● **Exercise passage**
◆ ◆ ◆ ◆ ◆

# Yipee, solved an old problem



## Sylie (Apr 4, 2011)

I have had the problem of my kids slipping and sliding during a bath ever since I moved to this house over a year ago. I have tried so many things to try and give them secure footing in the stainless steel sink, all to no avail. I posted in Rocks thread just yesterday. Oh hello happiness! I just saw that cutting board sitting next to the sink and decided to try it. It stayed firm because of it's straight shape. MiMi didn't slip and slide on the wood surface, and the water drained even better, because MiMi's tail wasn't clogging the drain. Sigh. A year old problem solved in one simple moment.

So, do you want to see pictures of the job? I am nothing short of proud of my job, but my daughter is so beautiful it just takes my breath away when she is all clean. Maltese are just plain gorgeous. Every single one...but here is mine....



















Oops, I see I need to do a little touch up on the front paws...gotta get to that.

Love, Sylvia


----------



## Furbabies mom (Jul 25, 2011)

Mimi looks beautiful, so white and pristine! I bathe mine in the tub and have a mat down so they don't slip.


----------



## Sylie (Apr 4, 2011)

Furbabies mom said:


> Mimi looks beautiful, so white and pristine! I bathe mine in the tub and have a mat down so they don't slip.


I don't have a hand held shower in the tub. The shower head is nine feet high, good grief I hate this stupid house. It looks all nice an perty, but nothing functions well. Try a shower wand from a nine foot shower. 

Doesn't she look all pretty? I did a little trim too. I haven't decided if I will keep the "town and country" cut, or let her hair grow back to full length. Fortunately, I don't have to make a decision for a while.

◆ ◆ ◆ ◆ ◆

● **Required action 1**
In the forum thread about bathing a Maltese, what did Sylie put in the stainless steel sink to keep her dog from slipping?
● **Required action 2**
Carry on the forum thread about bathing a Maltese from its last post onward.

● **Given material**
◆ ◆ ◆ ◆ ◆

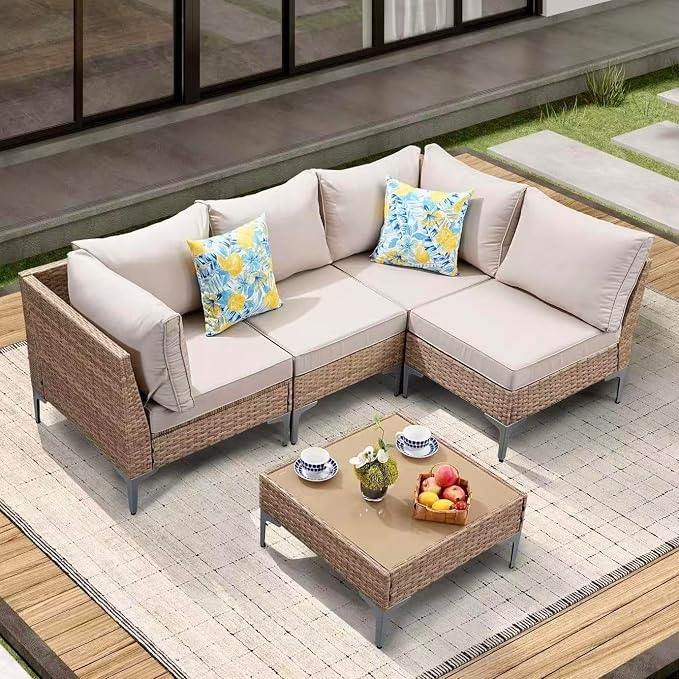 JOYURE 5 Piece Wicker Patio Furniture Set, Outdoor Conversation Sectional Sofa by JOYURE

◆ ◆ ◆ ◆ ◆

● **Written response 1**
A wooden cutting board.

● **Written response 2**
----------



## Snowbody (Jan 3, 2009)

Sylvia - Memes looks gorgeous! You did the cut? Just perfect. She's so beautiful. :wub::wub: And gad you fixed the slipping problem.


----------



## Sylie (Apr 4, 2011)

I am just learning how to do a Maltese cut. So, I think I did a pretty good job and i am proud of myself. At the same time we came into a lever espresso machine. Let me tell you what a challenge _that_ is to master. 

Something in me just drives me to try for perfection. I know that we can never actually reach perfection, but trying to, whether you are grooming a Malt or making cappuccino....the striving for perfection, falling short, trying again...that is GOOD. I will make a perfect micro -foam and pour a perfect heart...one day. And I will do tribute to my angels beauty with an excellent haircut. I will keep trying...and that is so much fun. 

You know what I mean, don't you?


----------



## Snowbody (Jan 3, 2009)

Sylie said:


> I am just learning how to do a Maltese cut. So, I think I did a pretty good job and i am proud of myself. At the same time we came into a lever espresso machine. Let me tell you what a challenge _that_ is to master.
> 
> Something in me just drives me to try for perfection. I know that we can never actually reach perfection, but trying to, whether you are grooming a Malt or making cappuccino....the striving for perfection, falling short, trying again...that is GOOD. I will make a perfect micro -foam and pour a perfect heart...one day. And I will do tribute to my angels beauty with an excellent haircut. I will keep trying...and that is so much fun.
> 
> You know what I mean, don't you?


Please, Sylvia, I'm Ms. Anal when it comes to details and perfection...when it comes to work. Not so much everything else but yes I do pride myself in that in my work. Just wish everyone I worked with felt the same way But few do and it's very frustrating. We retired our cappucino maker a few years ago. Jim was the pro but neither of us is wild about caffeine so it's up in the closet. :huh:


----------



## Bonnie's Mommie (Mar 2, 2006)

Sylvia, once again, Mimi lives up to her name (Marilyn Monroe). She is simply gorgeous and I can't believe that you groomed her yourself, she looks professionally done. Good job!


----------



## lilygirl (Jul 7, 2010)

mimi is certainly a beauty. Love her cut.


----------



## TLR (Nov 13, 2011)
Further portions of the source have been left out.